06Is ARAI or LAZR better for a retirement portfolio?
For long-horizon retirement investors, Arrive AI Inc.
(ARAI) is the stronger choice — it scores higher on the combination of lower volatility, dividend reliability, and long-term compounding. Luminar Technologies, Inc. (LAZR) carries a higher beta of 2. 40 — meaning larger drawdowns in market downturns, which matters significantly when you cannot wait years for a recovery. Both have compounded well over 10 years (ARAI: -94. 8%, LAZR: -100. 0%), confirming both are viable long-term holds — but the lower-volatility option typically results in less emotional selling during corrections. Retirement portfolios generally favour predictability over maximum returns. Consult a financial advisor before making allocation decisions.
07What are the main differences between ARAI and LAZR?
These companies operate in different sectors (ARAI (Technology) and LAZR (Consumer Cyclical)), which means they face different economic cycles, regulatory environments, and macro sensitivities — making direct comparison nuanced.

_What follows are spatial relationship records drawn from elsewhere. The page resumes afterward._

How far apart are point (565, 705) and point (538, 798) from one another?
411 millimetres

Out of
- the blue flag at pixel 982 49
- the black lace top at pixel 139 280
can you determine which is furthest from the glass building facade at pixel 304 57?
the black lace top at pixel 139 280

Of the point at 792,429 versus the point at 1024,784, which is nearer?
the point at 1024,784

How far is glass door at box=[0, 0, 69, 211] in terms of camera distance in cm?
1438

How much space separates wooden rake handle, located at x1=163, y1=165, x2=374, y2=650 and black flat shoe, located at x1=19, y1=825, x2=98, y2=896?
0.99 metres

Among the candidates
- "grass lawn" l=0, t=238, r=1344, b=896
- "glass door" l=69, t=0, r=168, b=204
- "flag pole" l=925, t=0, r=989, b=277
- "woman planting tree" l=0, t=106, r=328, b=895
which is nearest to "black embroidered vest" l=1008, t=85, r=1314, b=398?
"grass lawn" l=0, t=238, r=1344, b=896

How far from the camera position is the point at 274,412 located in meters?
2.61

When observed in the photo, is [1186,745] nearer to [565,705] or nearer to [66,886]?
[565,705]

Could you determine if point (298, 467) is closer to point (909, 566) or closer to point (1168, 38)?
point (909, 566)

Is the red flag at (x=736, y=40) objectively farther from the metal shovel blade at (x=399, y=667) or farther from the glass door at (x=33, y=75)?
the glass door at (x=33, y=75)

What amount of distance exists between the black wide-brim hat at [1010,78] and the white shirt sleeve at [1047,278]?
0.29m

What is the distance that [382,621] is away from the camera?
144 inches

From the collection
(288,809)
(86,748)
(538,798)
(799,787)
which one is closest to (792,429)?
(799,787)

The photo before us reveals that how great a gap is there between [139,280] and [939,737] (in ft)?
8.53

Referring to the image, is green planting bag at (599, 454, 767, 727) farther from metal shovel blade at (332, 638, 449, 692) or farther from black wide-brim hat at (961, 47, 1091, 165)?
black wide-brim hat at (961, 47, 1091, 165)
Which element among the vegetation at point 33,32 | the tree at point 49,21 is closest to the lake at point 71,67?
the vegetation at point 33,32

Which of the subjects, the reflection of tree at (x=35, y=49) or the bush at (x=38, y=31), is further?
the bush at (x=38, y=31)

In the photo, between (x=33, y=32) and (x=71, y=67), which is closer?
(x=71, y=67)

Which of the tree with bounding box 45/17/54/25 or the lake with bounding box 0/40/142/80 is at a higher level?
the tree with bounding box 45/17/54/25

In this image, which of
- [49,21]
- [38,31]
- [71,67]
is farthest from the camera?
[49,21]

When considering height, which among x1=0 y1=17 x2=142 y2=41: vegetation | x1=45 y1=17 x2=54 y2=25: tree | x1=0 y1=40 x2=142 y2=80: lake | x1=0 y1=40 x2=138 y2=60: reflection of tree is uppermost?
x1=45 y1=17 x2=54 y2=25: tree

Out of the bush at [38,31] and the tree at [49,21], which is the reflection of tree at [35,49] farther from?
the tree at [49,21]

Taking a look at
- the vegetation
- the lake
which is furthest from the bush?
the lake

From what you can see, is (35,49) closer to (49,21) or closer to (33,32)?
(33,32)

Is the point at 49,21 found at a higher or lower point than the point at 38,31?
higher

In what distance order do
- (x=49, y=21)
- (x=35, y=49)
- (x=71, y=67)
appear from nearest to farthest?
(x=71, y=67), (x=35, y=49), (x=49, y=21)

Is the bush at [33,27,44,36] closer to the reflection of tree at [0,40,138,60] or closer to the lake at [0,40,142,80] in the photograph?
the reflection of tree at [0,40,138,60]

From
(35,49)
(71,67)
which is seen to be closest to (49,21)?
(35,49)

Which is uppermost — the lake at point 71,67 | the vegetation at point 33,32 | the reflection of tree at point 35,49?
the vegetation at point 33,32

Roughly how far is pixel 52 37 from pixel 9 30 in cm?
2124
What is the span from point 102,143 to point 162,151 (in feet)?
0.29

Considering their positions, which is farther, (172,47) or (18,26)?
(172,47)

These fundamental differences mean investors should not choose between them on a single metric — the "better stock" depends entirely on which of these characteristics aligns with your investment strategy.
Find Stocks Like These
Explore pre-built screens for each stock's profile, or build a custom screen to find stocks that outperform both.
You Might Also Compare
Based on how these companies actually compete and overlap — not just which sector they're filed under.